● What to work on: Nothing below is to be printed except the lines between the line holding "CARBURADOR Y BUJIAS" and the line holding "月もないのに　バルセロナの夜は", inclusive, each exactly as it appears.

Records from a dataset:
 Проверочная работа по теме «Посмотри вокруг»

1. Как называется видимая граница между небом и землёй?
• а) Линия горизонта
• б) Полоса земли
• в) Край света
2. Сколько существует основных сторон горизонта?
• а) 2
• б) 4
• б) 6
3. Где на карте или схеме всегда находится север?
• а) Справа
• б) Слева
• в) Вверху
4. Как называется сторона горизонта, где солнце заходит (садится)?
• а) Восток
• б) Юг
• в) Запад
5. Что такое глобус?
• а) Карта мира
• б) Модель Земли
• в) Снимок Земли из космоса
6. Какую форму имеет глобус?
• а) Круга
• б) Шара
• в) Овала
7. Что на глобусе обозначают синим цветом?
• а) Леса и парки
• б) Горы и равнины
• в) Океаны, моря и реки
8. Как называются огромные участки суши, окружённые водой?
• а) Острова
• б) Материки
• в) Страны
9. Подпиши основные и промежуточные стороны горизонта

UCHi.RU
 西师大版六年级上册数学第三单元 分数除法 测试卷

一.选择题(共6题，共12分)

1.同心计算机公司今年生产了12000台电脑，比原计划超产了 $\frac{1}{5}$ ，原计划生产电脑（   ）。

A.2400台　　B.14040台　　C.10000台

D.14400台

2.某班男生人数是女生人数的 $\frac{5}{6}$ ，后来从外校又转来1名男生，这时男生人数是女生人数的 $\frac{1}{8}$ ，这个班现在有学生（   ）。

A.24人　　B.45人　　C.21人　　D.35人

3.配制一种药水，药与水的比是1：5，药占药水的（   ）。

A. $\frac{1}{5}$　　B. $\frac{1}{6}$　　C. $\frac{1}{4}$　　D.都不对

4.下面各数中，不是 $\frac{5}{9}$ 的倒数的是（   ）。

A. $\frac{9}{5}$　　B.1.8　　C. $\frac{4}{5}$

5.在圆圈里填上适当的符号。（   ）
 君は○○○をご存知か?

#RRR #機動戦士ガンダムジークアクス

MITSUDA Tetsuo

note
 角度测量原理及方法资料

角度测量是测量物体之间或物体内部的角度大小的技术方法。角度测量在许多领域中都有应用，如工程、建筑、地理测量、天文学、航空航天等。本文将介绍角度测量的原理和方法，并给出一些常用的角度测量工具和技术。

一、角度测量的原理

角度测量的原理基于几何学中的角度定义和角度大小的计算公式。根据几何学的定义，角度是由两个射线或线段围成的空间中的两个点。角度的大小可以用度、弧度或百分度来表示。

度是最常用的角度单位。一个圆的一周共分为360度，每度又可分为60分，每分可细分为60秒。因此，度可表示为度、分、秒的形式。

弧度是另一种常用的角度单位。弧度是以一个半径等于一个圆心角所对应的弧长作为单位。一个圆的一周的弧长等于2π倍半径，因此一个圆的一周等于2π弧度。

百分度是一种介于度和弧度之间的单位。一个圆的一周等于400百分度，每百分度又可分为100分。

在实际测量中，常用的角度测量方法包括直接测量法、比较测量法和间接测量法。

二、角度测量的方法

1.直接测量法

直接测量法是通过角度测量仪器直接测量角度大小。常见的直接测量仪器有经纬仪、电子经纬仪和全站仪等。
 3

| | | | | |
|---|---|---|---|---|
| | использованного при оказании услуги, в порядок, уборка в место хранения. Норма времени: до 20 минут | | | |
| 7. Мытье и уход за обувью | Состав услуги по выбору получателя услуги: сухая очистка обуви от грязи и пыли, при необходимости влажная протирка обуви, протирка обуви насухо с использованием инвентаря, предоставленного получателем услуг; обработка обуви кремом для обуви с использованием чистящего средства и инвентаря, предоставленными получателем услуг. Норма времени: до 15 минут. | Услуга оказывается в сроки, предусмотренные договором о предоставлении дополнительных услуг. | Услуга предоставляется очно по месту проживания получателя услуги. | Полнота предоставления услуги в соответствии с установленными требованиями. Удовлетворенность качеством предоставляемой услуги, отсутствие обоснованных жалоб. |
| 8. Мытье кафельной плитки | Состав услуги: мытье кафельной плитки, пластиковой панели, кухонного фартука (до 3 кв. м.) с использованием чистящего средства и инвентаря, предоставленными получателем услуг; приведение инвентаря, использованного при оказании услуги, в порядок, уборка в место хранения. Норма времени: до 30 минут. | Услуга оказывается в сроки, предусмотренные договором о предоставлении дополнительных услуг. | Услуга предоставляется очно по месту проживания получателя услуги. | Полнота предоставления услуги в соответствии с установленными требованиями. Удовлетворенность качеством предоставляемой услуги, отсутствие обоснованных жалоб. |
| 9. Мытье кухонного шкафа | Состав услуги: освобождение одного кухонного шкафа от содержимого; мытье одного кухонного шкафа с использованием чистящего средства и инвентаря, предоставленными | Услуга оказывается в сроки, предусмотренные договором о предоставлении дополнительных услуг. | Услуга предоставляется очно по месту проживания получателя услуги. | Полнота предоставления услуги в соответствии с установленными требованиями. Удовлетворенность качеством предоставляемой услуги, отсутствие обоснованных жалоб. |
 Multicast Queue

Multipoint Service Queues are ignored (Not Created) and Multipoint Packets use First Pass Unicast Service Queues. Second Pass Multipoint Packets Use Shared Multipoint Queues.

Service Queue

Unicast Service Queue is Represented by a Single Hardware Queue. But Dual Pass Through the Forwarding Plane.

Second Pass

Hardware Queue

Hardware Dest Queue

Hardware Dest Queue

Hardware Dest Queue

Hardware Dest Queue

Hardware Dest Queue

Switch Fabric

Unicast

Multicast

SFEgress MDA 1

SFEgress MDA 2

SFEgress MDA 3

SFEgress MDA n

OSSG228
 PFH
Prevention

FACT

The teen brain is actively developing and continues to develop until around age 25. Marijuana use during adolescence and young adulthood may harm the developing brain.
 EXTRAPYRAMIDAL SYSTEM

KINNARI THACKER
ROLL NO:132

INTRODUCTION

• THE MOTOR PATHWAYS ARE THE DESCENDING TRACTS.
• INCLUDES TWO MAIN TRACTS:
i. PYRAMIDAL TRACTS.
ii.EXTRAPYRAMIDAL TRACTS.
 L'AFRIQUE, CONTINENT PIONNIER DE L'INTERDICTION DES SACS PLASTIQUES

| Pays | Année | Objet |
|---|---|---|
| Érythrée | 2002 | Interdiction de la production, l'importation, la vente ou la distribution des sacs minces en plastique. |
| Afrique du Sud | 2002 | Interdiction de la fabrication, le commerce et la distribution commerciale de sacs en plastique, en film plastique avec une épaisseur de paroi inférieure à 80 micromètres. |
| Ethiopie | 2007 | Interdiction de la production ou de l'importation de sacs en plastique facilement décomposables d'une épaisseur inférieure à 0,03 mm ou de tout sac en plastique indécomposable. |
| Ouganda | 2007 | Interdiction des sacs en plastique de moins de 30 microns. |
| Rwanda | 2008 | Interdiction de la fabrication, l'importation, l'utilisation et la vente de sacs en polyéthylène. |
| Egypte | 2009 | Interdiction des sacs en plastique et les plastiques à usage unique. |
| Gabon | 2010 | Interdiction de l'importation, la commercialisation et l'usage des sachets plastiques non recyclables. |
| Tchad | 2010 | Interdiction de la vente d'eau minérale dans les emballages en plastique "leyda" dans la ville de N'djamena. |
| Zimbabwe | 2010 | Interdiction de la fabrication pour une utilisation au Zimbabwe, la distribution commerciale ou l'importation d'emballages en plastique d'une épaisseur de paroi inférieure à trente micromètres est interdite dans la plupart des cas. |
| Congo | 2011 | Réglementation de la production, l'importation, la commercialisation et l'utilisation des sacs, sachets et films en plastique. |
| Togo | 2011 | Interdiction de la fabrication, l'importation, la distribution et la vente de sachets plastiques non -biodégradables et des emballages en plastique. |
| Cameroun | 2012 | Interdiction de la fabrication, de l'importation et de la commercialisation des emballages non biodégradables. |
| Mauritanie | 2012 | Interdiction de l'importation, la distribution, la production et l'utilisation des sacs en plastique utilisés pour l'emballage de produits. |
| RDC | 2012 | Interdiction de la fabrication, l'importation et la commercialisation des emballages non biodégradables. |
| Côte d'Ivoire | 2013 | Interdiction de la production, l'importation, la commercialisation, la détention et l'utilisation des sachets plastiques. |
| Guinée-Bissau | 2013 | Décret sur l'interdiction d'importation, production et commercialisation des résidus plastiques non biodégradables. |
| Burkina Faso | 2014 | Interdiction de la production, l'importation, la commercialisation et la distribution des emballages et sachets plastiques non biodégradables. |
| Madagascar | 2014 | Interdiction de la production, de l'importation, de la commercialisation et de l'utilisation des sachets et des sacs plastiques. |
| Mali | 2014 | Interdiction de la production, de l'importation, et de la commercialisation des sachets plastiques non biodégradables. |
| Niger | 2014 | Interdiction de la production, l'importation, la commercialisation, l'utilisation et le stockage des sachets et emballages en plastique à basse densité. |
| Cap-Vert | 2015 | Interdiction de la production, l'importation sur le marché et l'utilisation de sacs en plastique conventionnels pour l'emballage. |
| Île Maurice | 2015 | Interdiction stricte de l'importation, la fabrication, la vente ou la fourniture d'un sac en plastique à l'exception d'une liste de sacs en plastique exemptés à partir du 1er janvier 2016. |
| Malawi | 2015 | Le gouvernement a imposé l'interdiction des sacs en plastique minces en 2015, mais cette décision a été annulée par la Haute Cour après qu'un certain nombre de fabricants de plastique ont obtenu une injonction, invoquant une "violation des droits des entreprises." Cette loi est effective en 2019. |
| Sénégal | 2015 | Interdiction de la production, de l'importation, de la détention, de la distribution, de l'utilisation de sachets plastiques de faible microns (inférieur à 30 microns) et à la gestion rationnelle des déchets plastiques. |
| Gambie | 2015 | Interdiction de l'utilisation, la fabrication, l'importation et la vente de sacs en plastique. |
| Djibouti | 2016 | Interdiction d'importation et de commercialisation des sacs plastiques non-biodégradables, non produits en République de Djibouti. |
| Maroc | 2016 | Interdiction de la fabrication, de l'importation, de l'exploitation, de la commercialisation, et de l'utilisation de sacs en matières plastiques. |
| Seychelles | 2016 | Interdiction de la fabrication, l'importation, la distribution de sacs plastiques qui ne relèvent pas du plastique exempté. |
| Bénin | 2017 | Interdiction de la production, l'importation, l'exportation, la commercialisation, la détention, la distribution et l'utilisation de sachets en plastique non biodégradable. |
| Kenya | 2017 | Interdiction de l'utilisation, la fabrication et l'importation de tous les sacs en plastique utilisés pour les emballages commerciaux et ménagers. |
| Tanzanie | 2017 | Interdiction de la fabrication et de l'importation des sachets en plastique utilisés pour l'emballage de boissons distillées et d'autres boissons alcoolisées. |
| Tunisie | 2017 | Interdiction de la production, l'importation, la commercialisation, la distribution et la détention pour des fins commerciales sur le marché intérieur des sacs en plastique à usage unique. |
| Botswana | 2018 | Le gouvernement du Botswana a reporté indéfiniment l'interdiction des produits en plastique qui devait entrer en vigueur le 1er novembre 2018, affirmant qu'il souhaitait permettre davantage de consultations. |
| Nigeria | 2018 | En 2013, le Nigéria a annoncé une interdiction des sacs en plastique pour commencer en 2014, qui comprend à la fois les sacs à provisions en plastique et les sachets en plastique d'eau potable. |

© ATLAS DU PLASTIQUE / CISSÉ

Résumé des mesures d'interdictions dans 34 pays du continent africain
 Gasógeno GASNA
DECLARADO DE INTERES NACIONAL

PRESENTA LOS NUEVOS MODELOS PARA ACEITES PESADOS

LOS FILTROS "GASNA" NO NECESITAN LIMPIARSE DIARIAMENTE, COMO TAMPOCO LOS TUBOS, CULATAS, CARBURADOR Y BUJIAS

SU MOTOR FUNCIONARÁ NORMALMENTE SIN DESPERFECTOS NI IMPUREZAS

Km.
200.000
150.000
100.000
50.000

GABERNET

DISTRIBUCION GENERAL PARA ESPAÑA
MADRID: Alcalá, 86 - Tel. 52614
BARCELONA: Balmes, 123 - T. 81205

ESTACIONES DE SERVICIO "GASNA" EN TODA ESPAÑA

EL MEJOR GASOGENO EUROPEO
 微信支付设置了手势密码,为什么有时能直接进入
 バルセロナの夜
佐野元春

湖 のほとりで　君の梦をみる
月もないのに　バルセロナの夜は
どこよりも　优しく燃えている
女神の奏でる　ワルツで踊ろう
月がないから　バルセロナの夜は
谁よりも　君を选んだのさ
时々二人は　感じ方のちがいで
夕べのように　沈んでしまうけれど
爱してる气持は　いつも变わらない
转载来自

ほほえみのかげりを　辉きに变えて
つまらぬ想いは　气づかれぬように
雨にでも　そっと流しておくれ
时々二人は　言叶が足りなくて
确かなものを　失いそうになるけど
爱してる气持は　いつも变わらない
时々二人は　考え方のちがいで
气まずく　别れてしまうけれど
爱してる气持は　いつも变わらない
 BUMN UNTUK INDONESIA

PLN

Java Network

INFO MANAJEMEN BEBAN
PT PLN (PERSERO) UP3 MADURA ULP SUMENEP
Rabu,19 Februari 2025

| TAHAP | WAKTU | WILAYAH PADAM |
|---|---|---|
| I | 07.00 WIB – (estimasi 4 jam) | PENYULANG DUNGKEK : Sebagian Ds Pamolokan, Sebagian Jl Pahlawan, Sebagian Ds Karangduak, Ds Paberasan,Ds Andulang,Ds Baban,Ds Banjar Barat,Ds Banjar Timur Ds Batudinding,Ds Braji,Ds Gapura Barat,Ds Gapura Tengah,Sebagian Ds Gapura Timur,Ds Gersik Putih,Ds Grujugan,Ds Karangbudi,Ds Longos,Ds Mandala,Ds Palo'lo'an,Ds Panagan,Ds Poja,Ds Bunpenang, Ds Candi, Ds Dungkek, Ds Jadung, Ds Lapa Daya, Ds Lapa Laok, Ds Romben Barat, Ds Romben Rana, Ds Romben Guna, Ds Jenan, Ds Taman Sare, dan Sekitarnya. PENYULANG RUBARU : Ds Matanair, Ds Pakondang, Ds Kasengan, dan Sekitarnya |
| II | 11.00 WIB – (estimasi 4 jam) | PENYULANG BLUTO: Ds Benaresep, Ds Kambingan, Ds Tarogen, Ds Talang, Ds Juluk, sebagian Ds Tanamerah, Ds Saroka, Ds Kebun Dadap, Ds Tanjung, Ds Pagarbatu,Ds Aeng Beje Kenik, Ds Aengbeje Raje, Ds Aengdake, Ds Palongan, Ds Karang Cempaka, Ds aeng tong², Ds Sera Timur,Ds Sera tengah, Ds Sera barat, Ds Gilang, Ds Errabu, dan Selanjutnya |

● Solution to this problem:
LOS FILTROS "GASNA" NO NECESITAN LIMPIARSE DIARIAMENTE, COMO TAMPOCO LOS TUBOS, CULATAS, CARBURADOR Y BUJIAS

SU MOTOR FUNCIONARÁ NORMALMENTE SIN DESPERFECTOS NI IMPUREZAS

Km.
200.000
150.000
100.000
50.000

GABERNET

DISTRIBUCION GENERAL PARA ESPAÑA
MADRID: Alcalá, 86 - Tel. 52614
BARCELONA: Balmes, 123 - T. 81205

ESTACIONES DE SERVICIO "GASNA" EN TODA ESPAÑA

EL MEJOR GASOGENO EUROPEO
 微信支付设置了手势密码,为什么有时能直接进入
 バルセロナの夜
佐野元春

湖 のほとりで　君の梦をみる
月もないのに　バルセロナの夜は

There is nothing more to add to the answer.